- Task requirements -
In the outboard motor thread below, what boat is the original poster's Evinrude mounted on?

*** Opening Source passage ***

# 9.5 Evinrude sportwin questions



## TurtleJugger

Hey everyone I just got a Evinrude 9.5 sportwin and its my first outboard motor. I got it mounted on my 14ft aluminum v bottom. It's missing the primer but the guy used a pump hose to feed it gas and it started right up. If I use a pump hoes will the pump keep feeding gas? Also any general tips and advice about outboard care? I've been reading up a lot on it online but am totally new to boat motors. 

Thanks for any advice.


----------



## turkeyt

Check Leroys Ramblings. He gives all the info on those motors


----------



## whjr15

http://www.leeroysramblings.com/OMC_9.5.htm

There's the page you'll want to bookmark.

I've got a '73 9.5 for my smaller boat, and I love it. It's the only motor I've ever owned that starts on the first pull!


----------



## TurtleJugger

Thanks. I've read that page and learned a lot but still doesn't answer my question about the primer. I'm thinking a pump hoes will work hopefully. Going to try it Friday.

*** Closing Source passage ***
*** Opening Information supplied ***

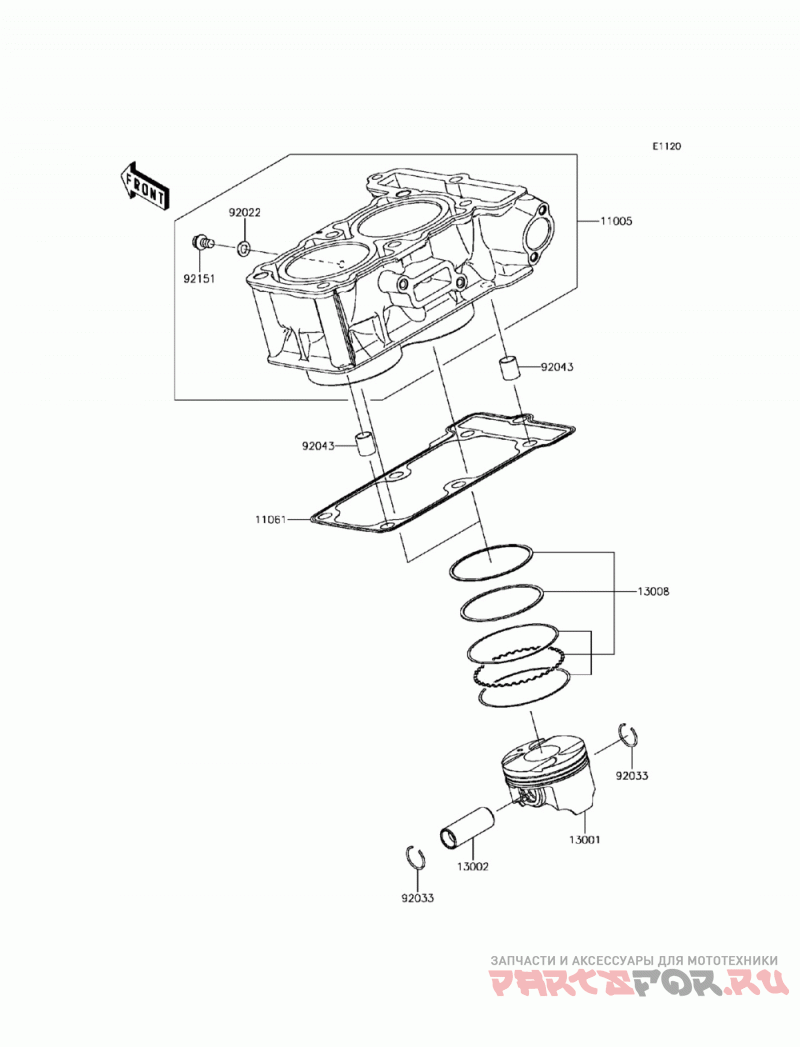 E1120

FRONT

92022

11005

92151

92043

92043

11061

13008

92033

13001

13002

92033

ЗАПЧАСТИ И АКСЕССУАРЫ ДЛЯ МОТОТЕХНИКИ
PARTSFOR.RU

*** Closing Information supplied ***

- Result of the exercise -
A 14ft aluminum v bottom.